2. WEAR OTHER SAFETY GEAR
Utah Department of Health data shows that a child is 1,000 times more likely to be injured riding on an ATV than riding in a car.
“Don’t forget there is more to protective gear than just a helmet,” said Jessica Strong, community health manager at Intermountain Primary Children’s Hospital. “Goggles, over-the-ankle boots, gloves, sturdy full-length pants, a long-sleeved shirt and the right footwear are all great at taking a little punishment if you take a fall.”
3. WEAR A SEAT BELT
Fatal car crashes typically nearly double during the summer months in Utah.
Over the last five years, almost half of all people who died on Utah’s roads were not buckled up; the Utah Department of Transportation says this is the most common factor in roadway fatalities.
4. WEAR A LIFE JACKET
Rivers in Utah are running high, cold, and fast this time of year. Drowning is the second leading cause of death among Utah children under the age of 14.
“Tragedies can happen in the blink of an eye,” said Strong. “Children should always be supervised whenever they are in or around water, even when they are wearing a life jacket.”

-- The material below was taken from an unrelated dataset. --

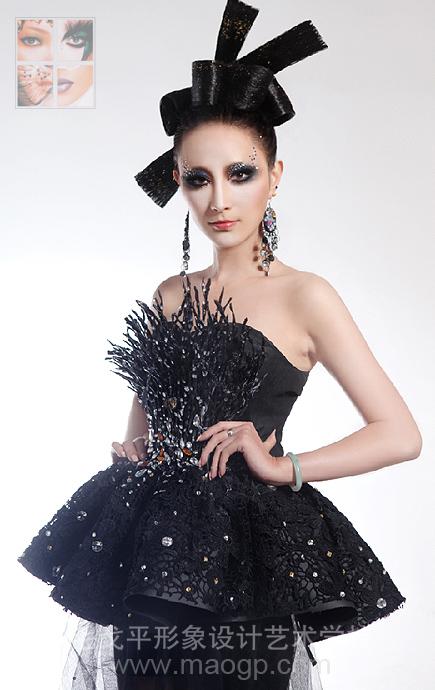 设计者设计裙子的照片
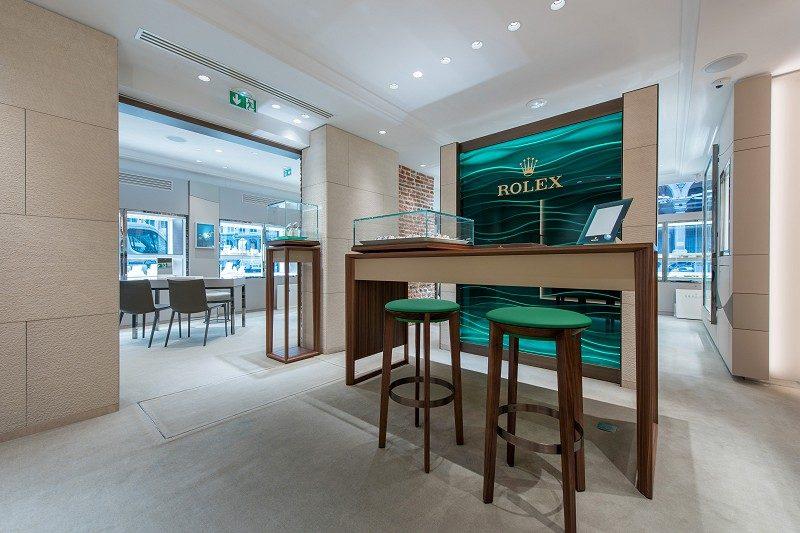 Bijouterie Lepage Espace Rolex - Limestone striée - Architectes : Nombre d'or Paris - Photographe Pierre Rogeaux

Experts at Primary Children’s Hospital all warn parents to empty out kiddie pools or buckets of water at home after use, closely supervise children in the water, and have a telephone nearby in case of an emergency.

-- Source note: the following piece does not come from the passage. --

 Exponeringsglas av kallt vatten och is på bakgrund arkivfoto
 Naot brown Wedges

5. PREPARE FOR MOTHER NATURE
Hikers are safer in groups, and should always tell people their anticipated route, including an estimated return time. Bringing extra water and food in case of an emergency is key.
Wearing clothes that anticipate weather changes and shoes with good traction can help avoid injuries.
Bringing along first aid supplies is crucial in remote areas, as is a GPS tracker, rescue beacon, or satellite phone in locations with no cell service.
6. GET HELP
It sounds obvious, but don't delay seeking medical treatment. In some cases, getting help as soon as possible can prevent an injury from becoming life threatening.